At National Review, J. D. Flynn suggests that Joseph Bottum's surrender on same-sex "marriage" reveals "a kind of kinship" between him and Fr. Sebastian Rodrigues, the protagonist of Shusaku Endo's Silence. Rodrigues, a Jesuit missionary in seventeenth century Japan, is forced to suffer the exquisite torture of causing, simply by his faithful presence, enormous suffering to those he has come to serve. His ingenious captors diagnose him as what the Stasi (according to Lives of Others) called an "hysterical anthropocentrist"--a dissenting artist who is rendered silent and docile by being treated relatively well in captivity--and deny him a praiseworthy martyrdom. Unable to tolerate the audible torment of even apostate Japanese Christians, Rodrigues tramples on an image of Christ and submits himself to a lifetime of marginal public humiliation on the outskirts of Japanese society. By the end of the novel, Rodrigues believes--or convinces himself--that he has finally learned how to figuratively "die for the miserable and corrupt" instead of for the "good and the beautiful." His living martyrdom is an imitatione Christi in a world in which God does not appear, in which "the rain falls unceasingly on the sea."

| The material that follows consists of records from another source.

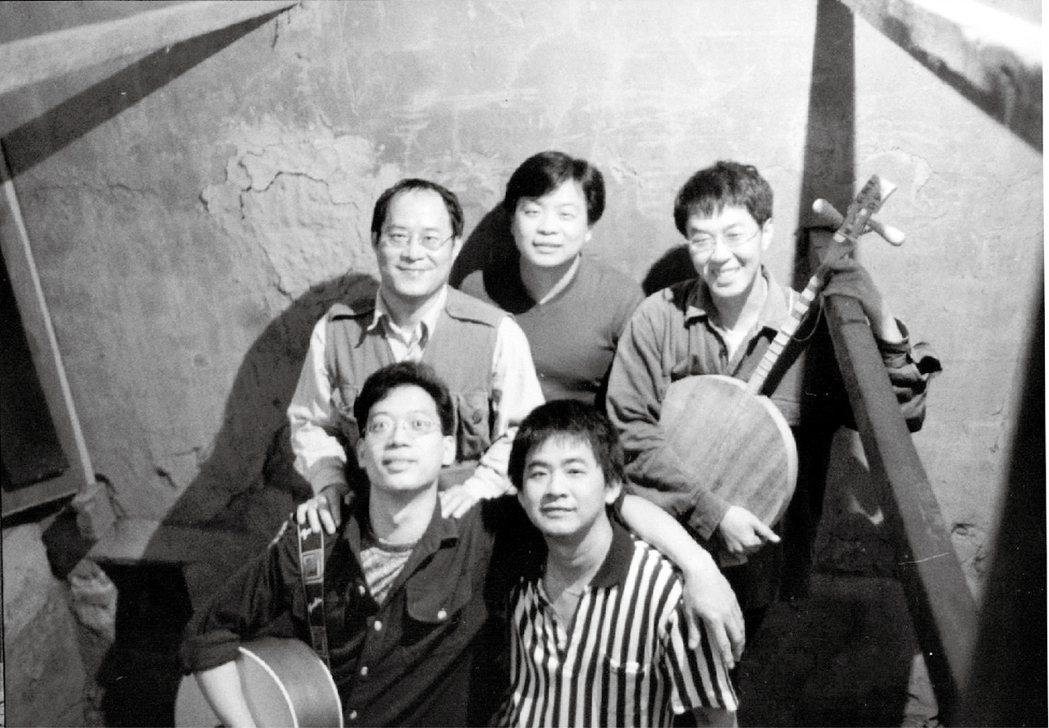 交工樂隊,來自美濃客家莊的獨立樂團,十五年前改裝廢棄菸樓作為錄音室,在此錄下《菊花夜行軍》——一張關於農村命運的魔幻寫實專輯。 圖/山下民謠提供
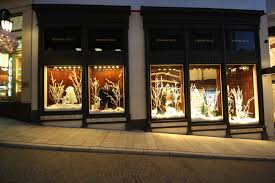 Christmas Decorations For Window Displays by Working For The Man Holiday Window Displays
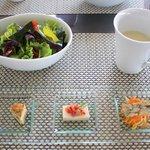シーフォレスト - ランチ前菜、グリーンサラダ、スープ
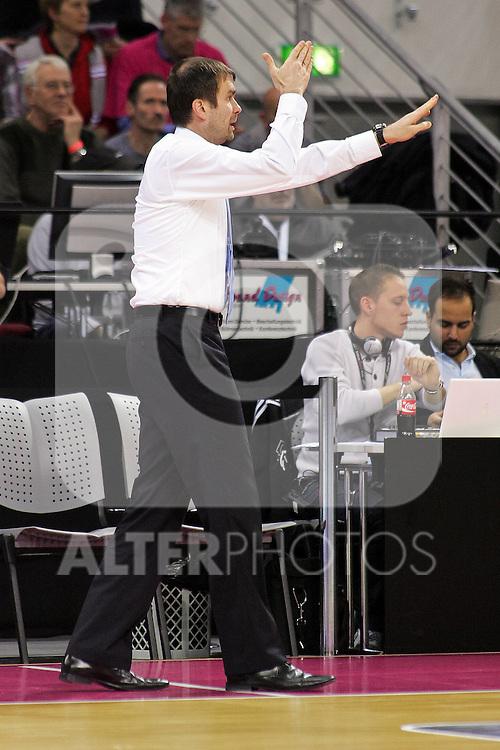 15.10.2010,  Telekom-Dome, Bonn, GER, BBL, Telekom Baskets Bonn vs ALBA Berlin, 14. Spieltag, im Bild: Luka Pavicevic (Trainer Berlin)  Foto © nph / Mueller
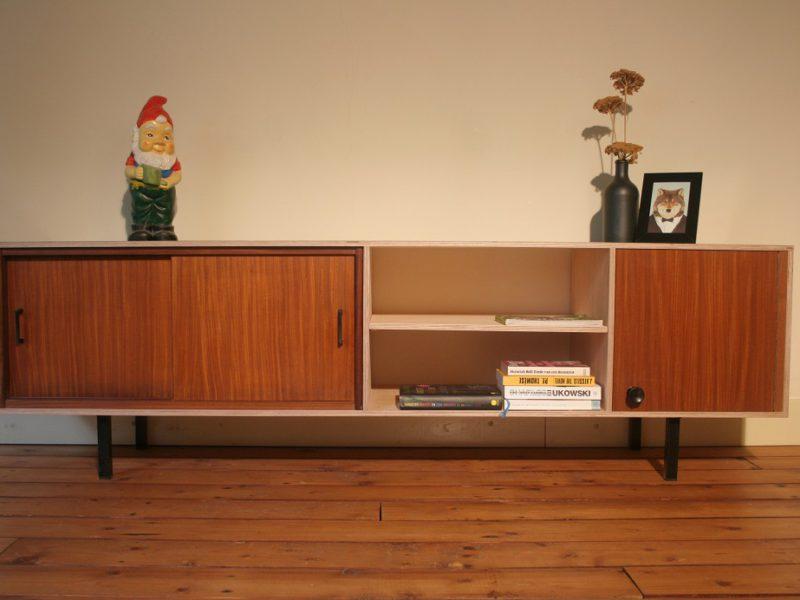 multiplex tv meubel met vintage elementen, € 620,-, verkocht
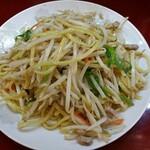 餃子菜館 清ちゃん - 料理写真:一番人気の塩焼きそば。3分の1を占めるモヤシが決め手!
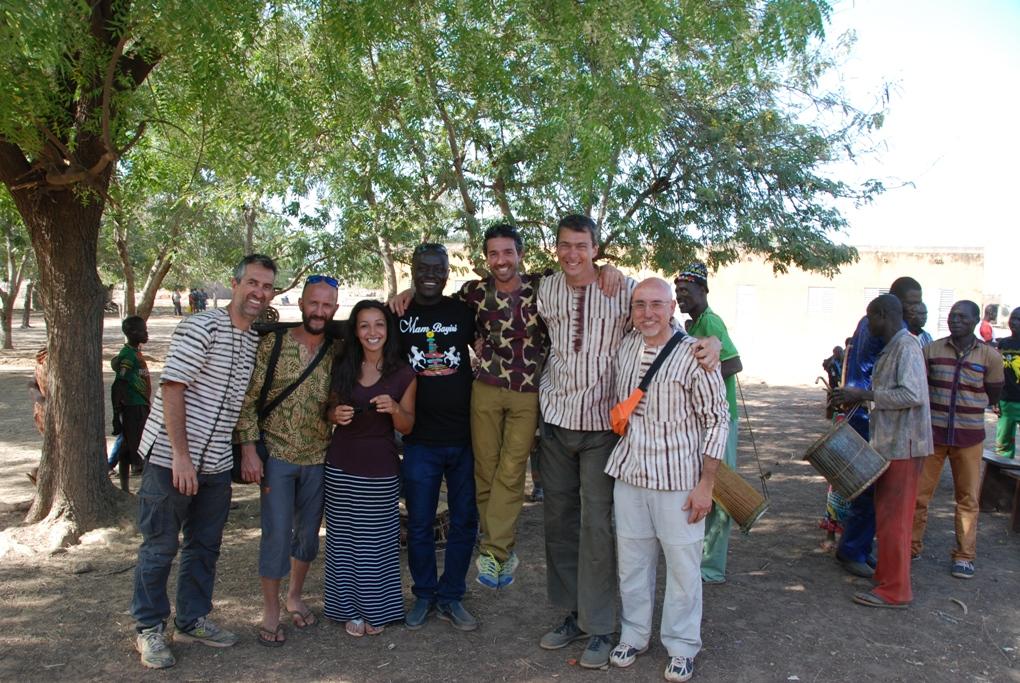 """Da Sangano al Burkina Faso per """"aiutarli a casa loro"""". Il viaggio di 7 volontari"""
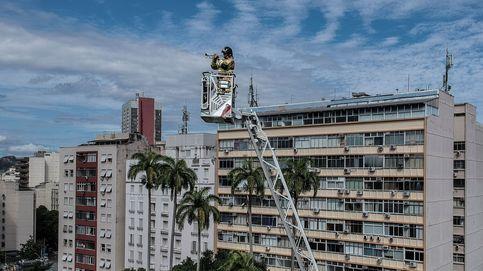 Un bombero da un concierto a 50 metros de altura a los vecinos confinados en Río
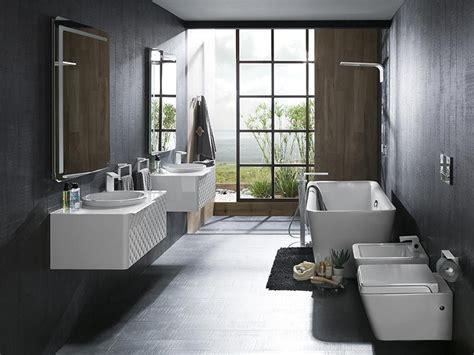 Porcelanosa y sus  espectaculares  baños de autor, de Zaha ...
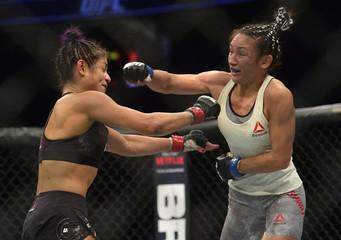 MMA: UFC 219-Calvillo vs Esparza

Flynn's appraisal of Bottum's influence complicates the likeness: Bottum is "the poetic voice of modern Catholic intellectual life" whose work has "shaped the minds of a generation." He is therefore more like Endo's Fr. Christovao Ferreira, the great Jesuit teacher whose mission to Japan is, at the beginning of the novel, rumored to have ended in "a humiliating defeat for the faith itself and for the whole of Europe." Flynn, then, would be Rodrigues. He comes after the "great missionaries" of old. He will seek to echo that "poetic voice" in service to its "enchantment." And he will end by asking: "What had happened to our glorious dream?"
Those of us who have not been so formed by Bottum must be guided by the dying words of a different priest: "Grace is everywhere."